Guinea Pig Teeth Overgrown
Their front teeth should meet evenly in the middle and you should check regularly to ensure they do so.
Guinea pig teeth overgrown. Trauma or infection can injure the teeth predisposing them to faulty growth patterns. Maloccluded teeth can cause sores injuries and infections in your guinea pigs mouth. Furthermore the overgrown teeth will prevent chewing and eating of food often resulting in guinea pig weight loss. Malocclusion is the fancy term for overgrown teeth.
These overgrown teeth prevent the normal chewing and eating of food and can cause sores and injuries to the mouth. If the incisors grow past their lips they re too long. In a healthy guinea pig the biting chewing and grinding of food especially hays grasses and abrasive foods will normally keep the teeth at the proper length a length which varies somewhat from one guinea pig to another guinea lynx adds. Guinea pigs have very long teeth that are needed to break up their food which can often be very tough.
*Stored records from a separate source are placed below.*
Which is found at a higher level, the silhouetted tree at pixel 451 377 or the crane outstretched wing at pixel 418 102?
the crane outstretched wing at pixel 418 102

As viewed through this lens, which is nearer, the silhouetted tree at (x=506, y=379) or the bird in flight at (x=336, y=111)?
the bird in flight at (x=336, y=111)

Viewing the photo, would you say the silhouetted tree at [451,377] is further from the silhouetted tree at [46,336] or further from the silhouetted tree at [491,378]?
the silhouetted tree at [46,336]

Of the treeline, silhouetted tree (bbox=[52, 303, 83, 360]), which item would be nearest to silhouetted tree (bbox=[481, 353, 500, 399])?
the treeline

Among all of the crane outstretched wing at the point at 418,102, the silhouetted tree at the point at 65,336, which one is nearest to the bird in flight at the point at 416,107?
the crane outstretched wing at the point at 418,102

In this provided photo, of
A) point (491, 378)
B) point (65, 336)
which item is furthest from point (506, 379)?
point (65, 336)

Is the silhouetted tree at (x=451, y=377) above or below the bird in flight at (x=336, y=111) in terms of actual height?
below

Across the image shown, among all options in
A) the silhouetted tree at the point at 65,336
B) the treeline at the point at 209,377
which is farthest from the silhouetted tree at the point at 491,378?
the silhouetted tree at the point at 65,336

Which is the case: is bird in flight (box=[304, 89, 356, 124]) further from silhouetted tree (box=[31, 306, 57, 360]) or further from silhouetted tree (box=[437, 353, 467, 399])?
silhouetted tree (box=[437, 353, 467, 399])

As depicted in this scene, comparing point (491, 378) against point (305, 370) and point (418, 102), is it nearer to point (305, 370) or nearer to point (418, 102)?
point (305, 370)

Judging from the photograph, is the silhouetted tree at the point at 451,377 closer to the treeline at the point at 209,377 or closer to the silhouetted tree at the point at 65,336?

They have incisors in the front which are the sharp teeth you can see. The teeth grow constantly from birth to death and with some softer diets this constant growth can cause problems. This educational video shows two types of tools can be used to clip the overgrown front teeth. Generally speaking if the front teeth are overgrown the back molars are going to be as well.
Teeth can overgrow for several reasons the most common are an improper diet illness or sometimes just due to genetics. They also have molars in the back of their mouths that you cannot see. Some malocclusion is believed to be genetic especially in cases where guinea pigs younger than two years are maloccluded. This poor guinea pig was hit with a double whammy extra front teeth that are also overgrown.
Like many other rodents guinea pigs teeth grow continually throughout their lives. Guinea pigs have open rooted teeth meaning they are forever growing. A guinea pig s teeth will grow their whole lives which means you can end up with a piggy with pretty long teeth. A simple cutter and the dremel tool.
While both their front and back teeth can become overgrown at the same time it s more common for it to happen to their front teeth.